Arthurverhaal

Arthurverhalen of Arthurromans (of Keltische romans of Britse romans) zijn middeleeuwse hoofse verhalen over koning Arthur en zijn Ronde Tafel. Het genre was populair aan de adellijke hoven. Arthurromans kunnen verder worden onderverdeeld in twee subgenres: graalromans en romans waarin het verwerven van een uitverkoren vrouw centraal staat ("vrouwenromans").

Arthurverhalen ontstonden vermoedelijk uit de verteltraditie en werden later op perkament geschreven in netjes verluchte handschriften. Zij werden zeer waarschijnlijk ter vermaak voorgelezen aan de adel en waren vooral bedoeld om de hoofse waarden over te brengen. De Arthurverhalen werden in de middeleeuwen vermoedelijk vooral verteld om aan de hoven de nieuwe 'hoofse idealen' te verspreiden. Aangezien er nog geen uitgebreid onderwijs was, zelfs niet voor de rijkeren, werd de literatuur als ideaal middel gezien om de jeugd aan de hoven (de toekomstige leidende klasse) enige morele deugd bij te brengen. Zo verweefde men in de spannende avonturenverhalen de hoofse idealen van nederigheid, gedienstigheid, hoffelijkheid (dat trouwens van 'hof' is afgeleid en rechtstreeks teruggaat op deze idealen), dankbaarheid en hoofse liefde.

In het begin van de 13e eeuw schreef Guillarmes li clers (de klerk Guillaume) de Franse Arthurroman Fergus. Dit werd de bron voor de anonieme auteur van de Middelnederlandse Ferguut. Het verhaal gaat over Ferguut, een boerse, onbeschaafde jongen die zich tot doel stelt om een ridder aan het hof van koning Arthur te worden. In een roestig harnas reist hij Arthur (of Artur) en zijn gevolg op een boerenpaard achterna. Uitgelachen door de ridders aanvaardt hij de uitdaging om de vijand van de koning, de Zwarte ridder, te zoeken en te verslaan. Een van zijn avonturen is de strijd tegen de afschuwelijke, meterslange heks Pantasale, die het kasteel bewaakt waar een wit magisch schild hangt.

Tijdens de middeleeuwen zijn er heel wat Arthurromans geschreven in de Lage Landen. Romans als Ferguut gaan terug op oudere Franse voorbeelden. Chrétien de Troyes was de pionier van dit nieuwe genre. In de periode tussen 1170 en 1190 schreef hij vijf ridderverhalen op rijm in het Frans. Chrétien de Troyes verweeft in zijn romans verschillende verhaallijnen, waardoor de focus afwisselend op verschillende personages valt. Deze nieuwe verteltechniek kreeg veel navolging in de Engelse, Duitse en Nederlandse literatuur.

# Aangeleverde gegevens
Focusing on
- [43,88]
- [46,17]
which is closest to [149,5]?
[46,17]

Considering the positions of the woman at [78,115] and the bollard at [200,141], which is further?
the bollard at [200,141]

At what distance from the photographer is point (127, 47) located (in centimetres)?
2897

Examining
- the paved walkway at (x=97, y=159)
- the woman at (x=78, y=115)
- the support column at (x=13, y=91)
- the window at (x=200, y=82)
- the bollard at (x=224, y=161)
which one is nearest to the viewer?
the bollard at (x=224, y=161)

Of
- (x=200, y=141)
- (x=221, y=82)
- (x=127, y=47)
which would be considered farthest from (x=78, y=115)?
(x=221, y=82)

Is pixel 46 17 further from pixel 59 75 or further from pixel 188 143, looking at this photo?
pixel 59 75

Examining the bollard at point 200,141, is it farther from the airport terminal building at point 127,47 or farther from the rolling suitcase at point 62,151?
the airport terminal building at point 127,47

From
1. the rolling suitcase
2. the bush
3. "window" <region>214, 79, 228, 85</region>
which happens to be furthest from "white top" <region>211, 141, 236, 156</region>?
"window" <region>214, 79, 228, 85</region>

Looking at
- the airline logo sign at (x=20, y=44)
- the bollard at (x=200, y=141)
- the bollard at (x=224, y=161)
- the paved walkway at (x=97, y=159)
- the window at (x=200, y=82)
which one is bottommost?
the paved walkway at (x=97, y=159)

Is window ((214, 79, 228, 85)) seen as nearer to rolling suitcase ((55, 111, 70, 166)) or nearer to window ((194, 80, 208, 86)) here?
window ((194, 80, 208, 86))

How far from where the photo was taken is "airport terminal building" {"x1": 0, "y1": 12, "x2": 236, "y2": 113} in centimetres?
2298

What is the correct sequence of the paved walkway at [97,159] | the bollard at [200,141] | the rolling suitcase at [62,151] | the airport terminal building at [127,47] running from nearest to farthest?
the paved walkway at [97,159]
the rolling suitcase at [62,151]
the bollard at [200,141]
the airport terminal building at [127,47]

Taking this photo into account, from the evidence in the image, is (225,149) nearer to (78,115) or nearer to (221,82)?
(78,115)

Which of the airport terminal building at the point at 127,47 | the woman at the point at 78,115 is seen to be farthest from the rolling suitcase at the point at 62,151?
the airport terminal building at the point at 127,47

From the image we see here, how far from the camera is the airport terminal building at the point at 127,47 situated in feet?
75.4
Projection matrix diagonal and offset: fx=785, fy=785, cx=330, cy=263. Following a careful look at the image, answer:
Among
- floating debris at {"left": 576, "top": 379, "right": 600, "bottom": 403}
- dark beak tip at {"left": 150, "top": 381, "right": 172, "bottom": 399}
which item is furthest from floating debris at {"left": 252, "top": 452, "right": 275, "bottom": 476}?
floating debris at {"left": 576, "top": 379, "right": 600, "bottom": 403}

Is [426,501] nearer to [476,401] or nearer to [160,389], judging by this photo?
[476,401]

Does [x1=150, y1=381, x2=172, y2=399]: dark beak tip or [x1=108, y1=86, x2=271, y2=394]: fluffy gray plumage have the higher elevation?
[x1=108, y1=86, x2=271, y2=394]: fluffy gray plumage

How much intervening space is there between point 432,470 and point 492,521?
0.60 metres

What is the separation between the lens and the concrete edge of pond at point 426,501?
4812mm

# Te doen
1: Schrijf uit de tekst over Arthurverhalen letterlijk het stuk over dat begint bij de woorden "Arthurverhalen ontstonden vermoedelijk" en stop na "en hoofse liefde.".
2: Geef voor elke bewering aan of die klopt volgens de tekst over Arthurverhalen, met ja of nee en de doorslaggevende woorden uit die tekst letterlijk geciteerd.
(a) Chrétien de Troyes schreef tussen 1170 en 1190 vijf ridderverhalen op rijm in het Frans.
(b) De Middelnederlandse Ferguut is geschreven door Guillarmes li clers.
(c) Ferguut reist Arthur en zijn gevolg achterna op een strijdros.
3: Wie bewaakt volgens de tekst over Arthurverhalen het kasteel waar een wit magisch schild hangt?

# Uitwerkingen
1:
Arthurverhalen ontstonden vermoedelijk uit de verteltraditie en werden later op perkament geschreven in netjes verluchte handschriften. Zij werden zeer waarschijnlijk ter vermaak voorgelezen aan de adel en waren vooral bedoeld om de hoofse waarden over te brengen. De Arthurverhalen werden in de middeleeuwen vermoedelijk vooral verteld om aan de hoven de nieuwe 'hoofse idealen' te verspreiden. Aangezien er nog geen uitgebreid onderwijs was, zelfs niet voor de rijkeren, werd de literatuur als ideaal middel gezien om de jeugd aan de hoven (de toekomstige leidende klasse) enige morele deugd bij te brengen. Zo verweefde men in de spannende avonturenverhalen de hoofse idealen van nederigheid, gedienstigheid, hoffelijkheid (dat trouwens van 'hof' is afgeleid en rechtstreeks teruggaat op deze idealen), dankbaarheid en hoofse liefde.

2:
(a) Ja: "In de periode tussen 1170 en 1190 schreef hij vijf ridderverhalen op rijm in het Frans."
(b) Nee: "Dit werd de bron voor de anonieme auteur van de Middelnederlandse Ferguut."
(c) Nee: "In een roestig harnas reist hij Arthur (of Artur) en zijn gevolg op een boerenpaard achterna."

3: De afschuwelijke, meterslange heks Pantasale.